- [Extrait du document]
━━━━
Mais au final, pourquoi tiens-tu mordicus à afficher tes couleurs sur tes heures de travail? Car c’est bien de cela qu’il s’agit. Pas de la possibilité de faire ton jogging parée de ton stylé hijab aux motifs arc-en-ciel. Pas non plus de liberté d’expression, puisque tu t’exprimes régulièrement dans les médias.
Tu portes le voile par décence? Par pudeur?
« J’ai fait le choix de ne pas montrer mon corps par modestie. », expliquais-tu à Denis Lévesque, en t’empressant d’ajouter : « C’est moi qui définis ce qu’est la modestie. » Heureuse précision, parce que je t’avoue qu’en se basant sur la définition du dictionnaire Robert, on se disait que tu as, comme Dalila Awada, la modestie pas mal, comment dire… é-las-tique?
La seule de tes raisons qui me rejoint? Celle de tes seize ans. Et je vais sans doute te surprendre en te révélant que je crois en Dieu.
C’est dire qu’on trouve, dans le camp des procharte - preuve que la laïcité n’est pas une religion! – cette étrange bibitte que je suis :
une Québécoise de souche abitibienne par la mère, d’origine flamande par le père. Une croyante plus chrétienne que catholique au prénom arabe associé à l’Islam. Une féministe se rappelant souvent que si une religieuse sexologue comme Marie-Paule Ross peut s’exprimer librement au sein de l’Église catholique, tout n’est peut-être pas perdu pour les femmes au sein de cette Église. Une amoureuse du silence ravie de séjourner chez les moines. Une mère assez attachée à sa foi pour fréquenter une paroisse de Montréal, pour animer le parcours d’une dizaine d’enfants, pour prier avec une majorité de têtes blanches et, il faut le dire, d’un curé d’une ouverture rare.
Autant dire une espèce en voie de disparition.
Et puis je vais te faire un aveu : il m’arrive de porter une croix. Un signe discret, mais tout de même pourvu d’un sens religieux à mes yeux. Un signe qu’il m’est même arrivé de porter au travail. Une façon d’exprimer mon appartenance à une communauté de croyants. Après tout, cette quête du divin en moi et autour de moi, cette affection pour Jésus, cette identification aux valeurs évangéliques, n’est-ce pas une facette importante de mon identité?
Si j’étais née en Inde, je serais sans doute hindoue ou bouddhiste. Par soif de silence et d’introspection. Et si j’étais née en Afrique du Nord, je serais probablement musulmane. J’aurais alors à me questionner sur le voile et, ultimement, à me positionner puis à vivre, comme Natasha Ivisic (coréalisatrice du documentaire Je porte le voile), avec les conséquences de mon choix.
Je porte le voile ou non?
━━━━
- [Données d'entrée]

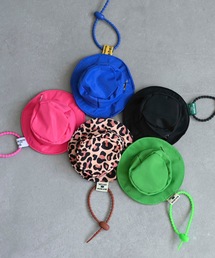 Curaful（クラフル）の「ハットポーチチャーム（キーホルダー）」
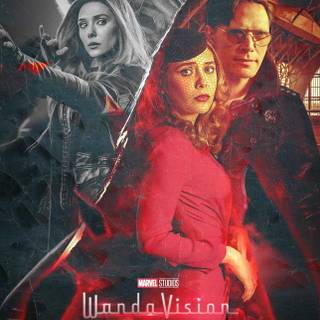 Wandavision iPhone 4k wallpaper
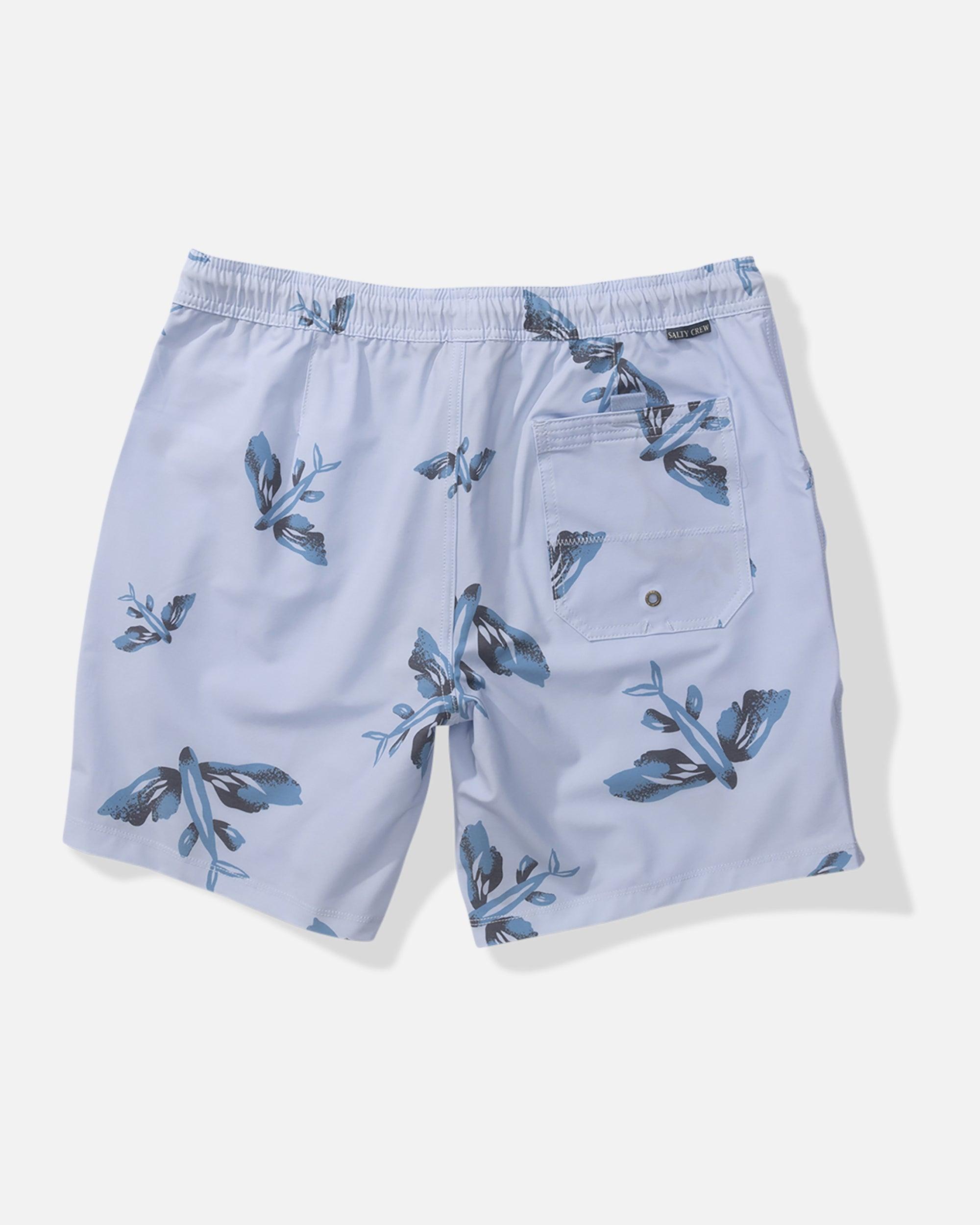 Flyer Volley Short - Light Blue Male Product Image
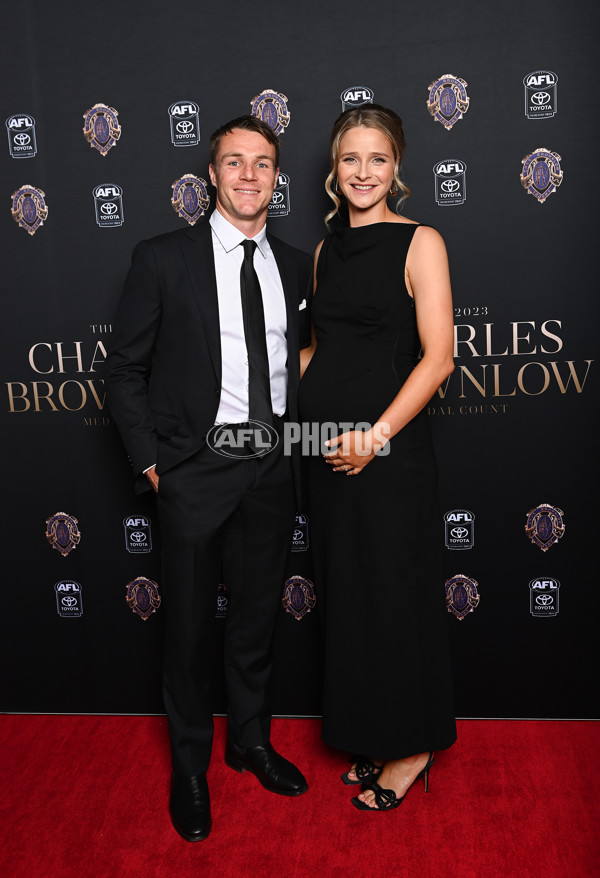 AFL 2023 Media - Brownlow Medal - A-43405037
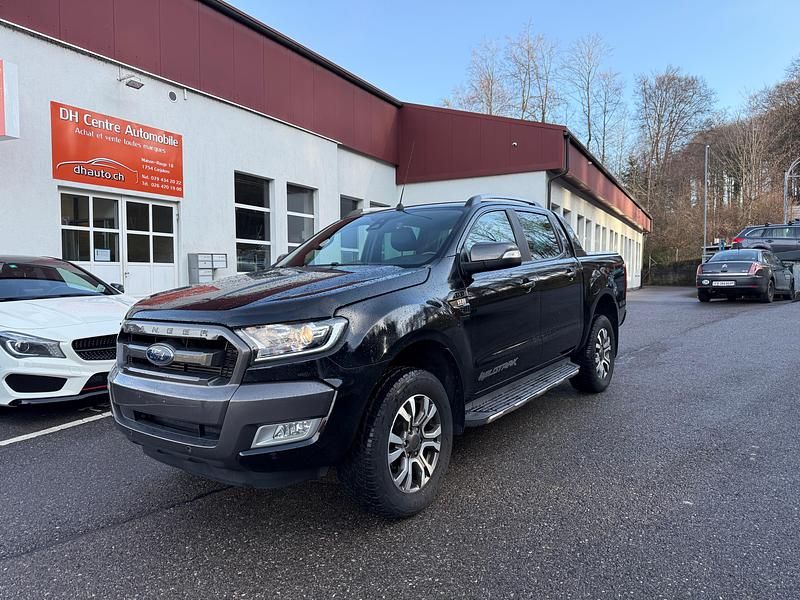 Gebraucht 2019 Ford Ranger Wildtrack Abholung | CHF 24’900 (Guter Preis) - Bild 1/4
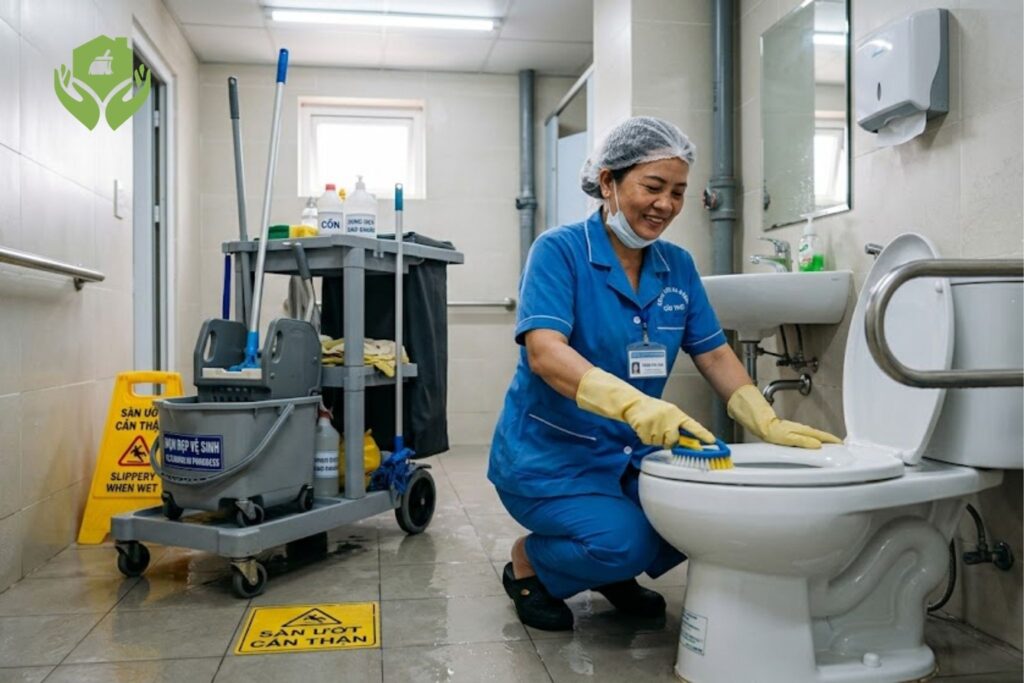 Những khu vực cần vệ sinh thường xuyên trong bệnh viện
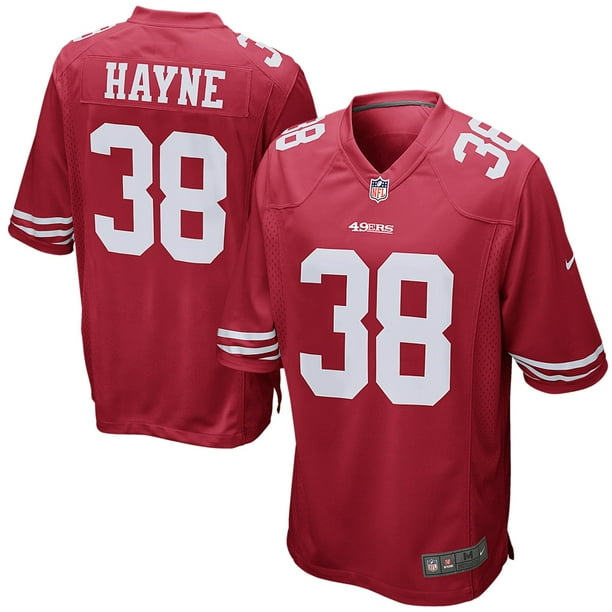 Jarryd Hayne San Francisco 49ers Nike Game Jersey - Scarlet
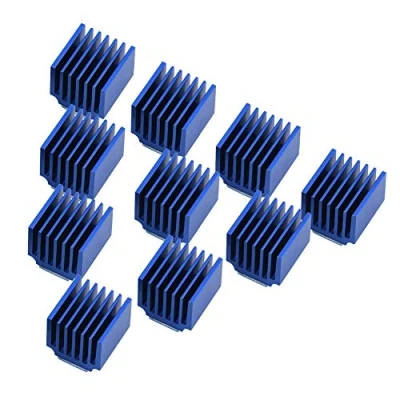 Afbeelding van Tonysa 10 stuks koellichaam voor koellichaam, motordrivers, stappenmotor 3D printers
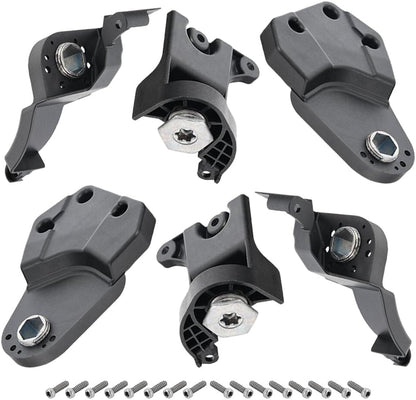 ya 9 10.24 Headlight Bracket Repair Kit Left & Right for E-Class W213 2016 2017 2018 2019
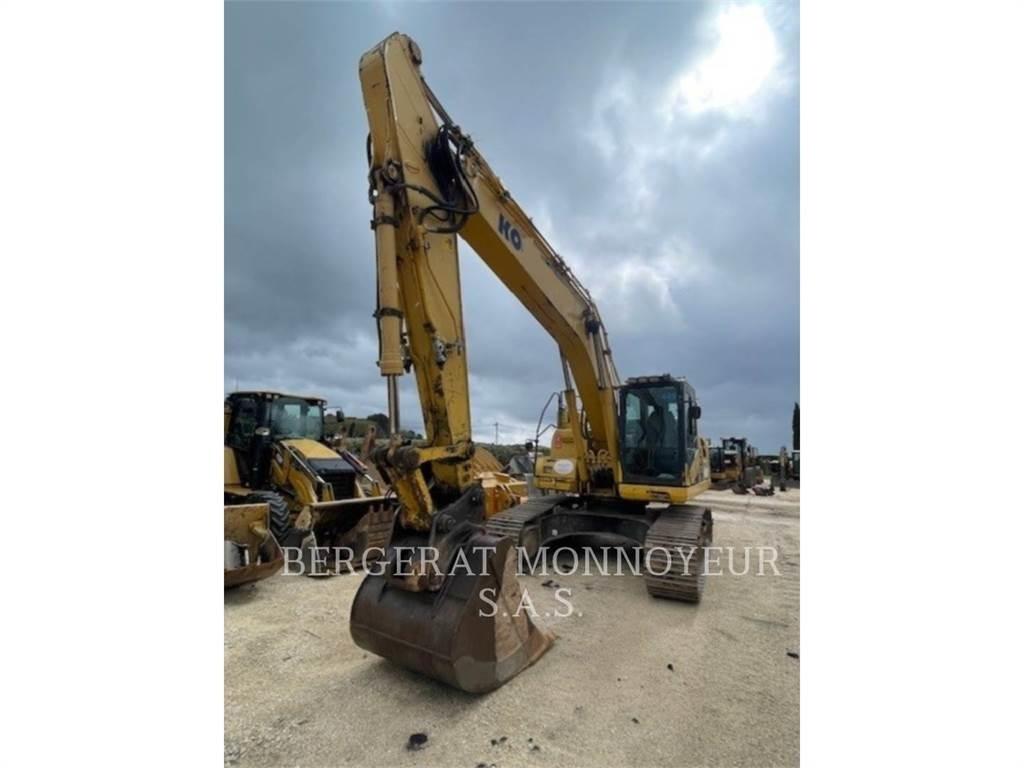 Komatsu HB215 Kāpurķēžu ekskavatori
━━━━
- [Activités]
a) Selon l'extrait, à qui la personne interpellée expliquait-elle avoir choisi de ne pas montrer son corps par modestie ?
b) Recopiez fidèlement le passage de l'extrait allant de « Si j’étais née en Inde, je » jusqu'à « voile ou non? » inclus.

- [Réponses par numéro]
a) À Denis Lévesque.

b)
Si j’étais née en Inde, je serais sans doute hindoue ou bouddhiste. Par soif de silence et d’introspection. Et si j’étais née en Afrique du Nord, je serais probablement musulmane. J’aurais alors à me questionner sur le voile et, ultimement, à me positionner puis à vivre, comme Natasha Ivisic (coréalisatrice du documentaire Je porte le voile), avec les conséquences de mon choix.
Je porte le voile ou non?